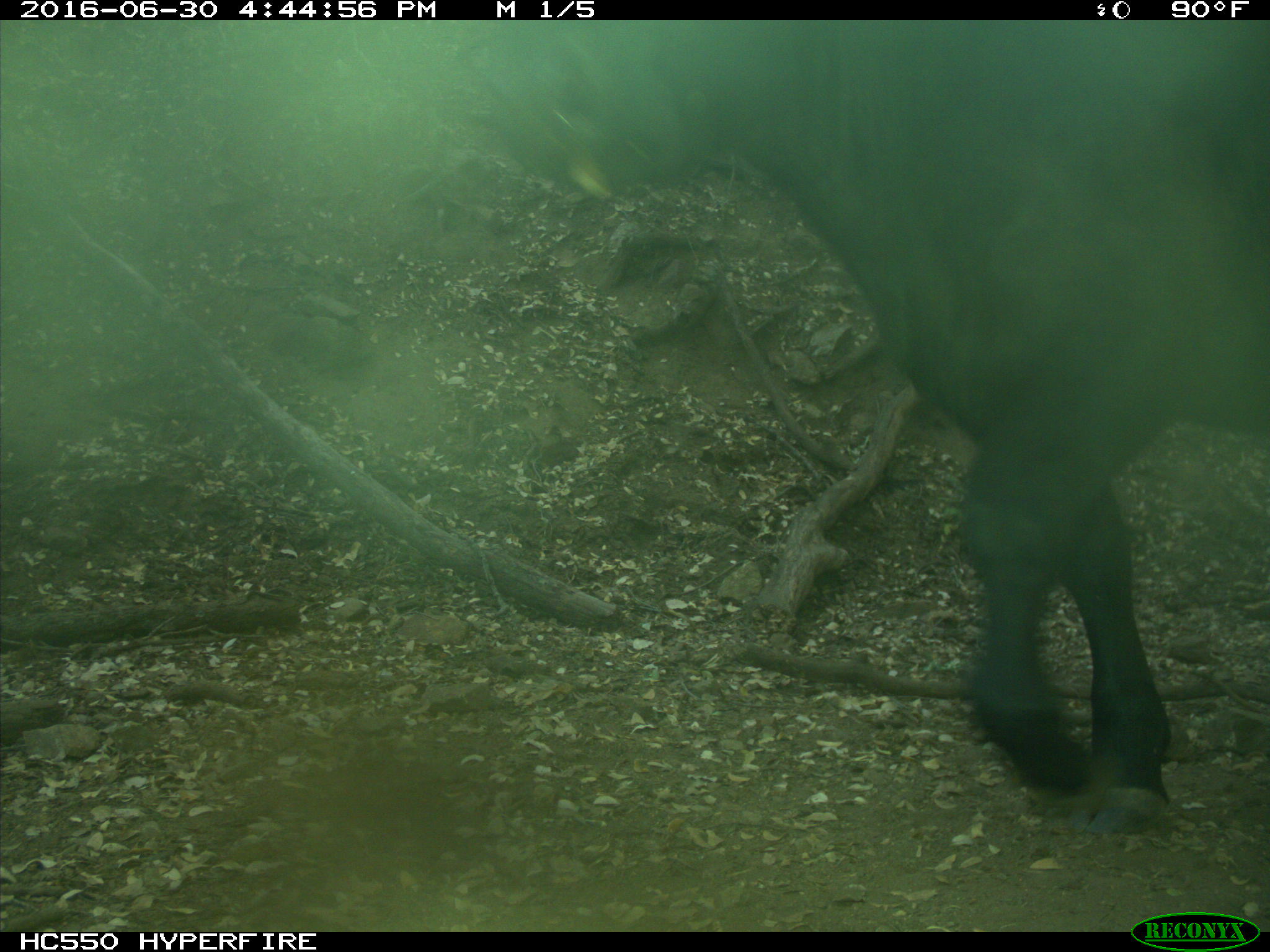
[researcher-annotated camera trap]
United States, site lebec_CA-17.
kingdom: Animalia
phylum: Chordata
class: Mammalia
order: Artiodactyla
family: Bovidae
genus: Bos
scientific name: Bos taurus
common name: domestic cow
Bos taurus (domestic cow).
=====
* _INSTRUCTIONS TO FOLLOW_: Without the pictures, give back the entries exactly.

* _ANSWER AREA_:
[researcher-annotated camera trap]
United States, site lebec_CA-17.
kingdom: Animalia
phylum: Chordata
class: Mammalia
order: Artiodactyla
family: Bovidae
genus: Bos
scientific name: Bos taurus
common name: domestic cow
Bos taurus (domestic cow).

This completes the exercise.